- **Action item**
In the listing below, find each line containing "computed" and report it.

★ ★ ★ ★ ★ ★ ★

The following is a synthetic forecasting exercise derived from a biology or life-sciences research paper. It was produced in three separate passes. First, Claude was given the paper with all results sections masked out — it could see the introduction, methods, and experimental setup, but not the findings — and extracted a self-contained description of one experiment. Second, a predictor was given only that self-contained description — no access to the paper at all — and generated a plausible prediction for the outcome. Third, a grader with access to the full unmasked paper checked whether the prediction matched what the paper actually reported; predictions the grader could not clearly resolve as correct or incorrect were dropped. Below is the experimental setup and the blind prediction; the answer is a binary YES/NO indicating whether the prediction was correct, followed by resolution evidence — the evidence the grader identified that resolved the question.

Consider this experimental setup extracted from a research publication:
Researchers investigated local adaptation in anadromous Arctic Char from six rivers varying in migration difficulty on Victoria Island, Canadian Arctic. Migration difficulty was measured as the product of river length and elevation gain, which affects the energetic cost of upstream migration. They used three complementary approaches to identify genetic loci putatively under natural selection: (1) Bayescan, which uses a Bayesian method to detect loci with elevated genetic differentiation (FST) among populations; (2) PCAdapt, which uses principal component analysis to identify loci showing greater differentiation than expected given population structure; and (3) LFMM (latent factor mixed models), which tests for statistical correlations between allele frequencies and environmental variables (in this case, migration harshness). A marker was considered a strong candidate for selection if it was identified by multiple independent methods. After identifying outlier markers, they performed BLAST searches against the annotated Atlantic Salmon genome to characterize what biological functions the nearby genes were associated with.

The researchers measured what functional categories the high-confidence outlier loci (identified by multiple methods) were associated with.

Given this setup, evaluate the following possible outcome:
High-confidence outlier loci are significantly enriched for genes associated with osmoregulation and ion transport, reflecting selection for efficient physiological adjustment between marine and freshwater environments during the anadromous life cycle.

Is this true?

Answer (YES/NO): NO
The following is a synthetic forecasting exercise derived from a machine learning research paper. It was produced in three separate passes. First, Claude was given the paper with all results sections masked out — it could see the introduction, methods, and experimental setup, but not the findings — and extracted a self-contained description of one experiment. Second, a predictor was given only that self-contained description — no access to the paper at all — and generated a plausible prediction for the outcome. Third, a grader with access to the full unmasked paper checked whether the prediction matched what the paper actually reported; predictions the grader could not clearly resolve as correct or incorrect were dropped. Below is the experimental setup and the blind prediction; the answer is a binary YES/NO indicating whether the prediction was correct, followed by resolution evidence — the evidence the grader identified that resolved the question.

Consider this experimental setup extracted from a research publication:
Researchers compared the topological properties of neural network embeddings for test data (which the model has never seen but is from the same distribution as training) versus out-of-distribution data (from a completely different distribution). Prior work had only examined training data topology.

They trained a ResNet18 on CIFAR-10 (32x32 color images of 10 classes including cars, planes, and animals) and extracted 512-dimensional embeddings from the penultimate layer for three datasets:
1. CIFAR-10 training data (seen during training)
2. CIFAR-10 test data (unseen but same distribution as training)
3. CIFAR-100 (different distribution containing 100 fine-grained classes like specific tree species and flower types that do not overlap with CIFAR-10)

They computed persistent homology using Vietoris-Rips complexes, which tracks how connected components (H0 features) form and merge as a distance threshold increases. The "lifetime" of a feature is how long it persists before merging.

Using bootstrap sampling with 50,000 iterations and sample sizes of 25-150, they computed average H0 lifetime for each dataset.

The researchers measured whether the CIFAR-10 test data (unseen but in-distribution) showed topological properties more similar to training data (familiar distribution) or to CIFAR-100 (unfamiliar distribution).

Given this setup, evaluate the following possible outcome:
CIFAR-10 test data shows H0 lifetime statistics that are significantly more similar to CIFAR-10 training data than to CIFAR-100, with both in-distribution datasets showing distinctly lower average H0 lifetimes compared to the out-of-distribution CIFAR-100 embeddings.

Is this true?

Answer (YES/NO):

★ ★ ★ ★ ★ ★ ★

- **Expected answer**
They computed persistent homology using Vietoris-Rips complexes, which tracks how connected components (H0 features) form and merge as a distance threshold increases. The "lifetime" of a feature is how long it persists before merging.
Using bootstrap sampling with 50,000 iterations and sample sizes of 25-150, they computed average H0 lifetime for each dataset.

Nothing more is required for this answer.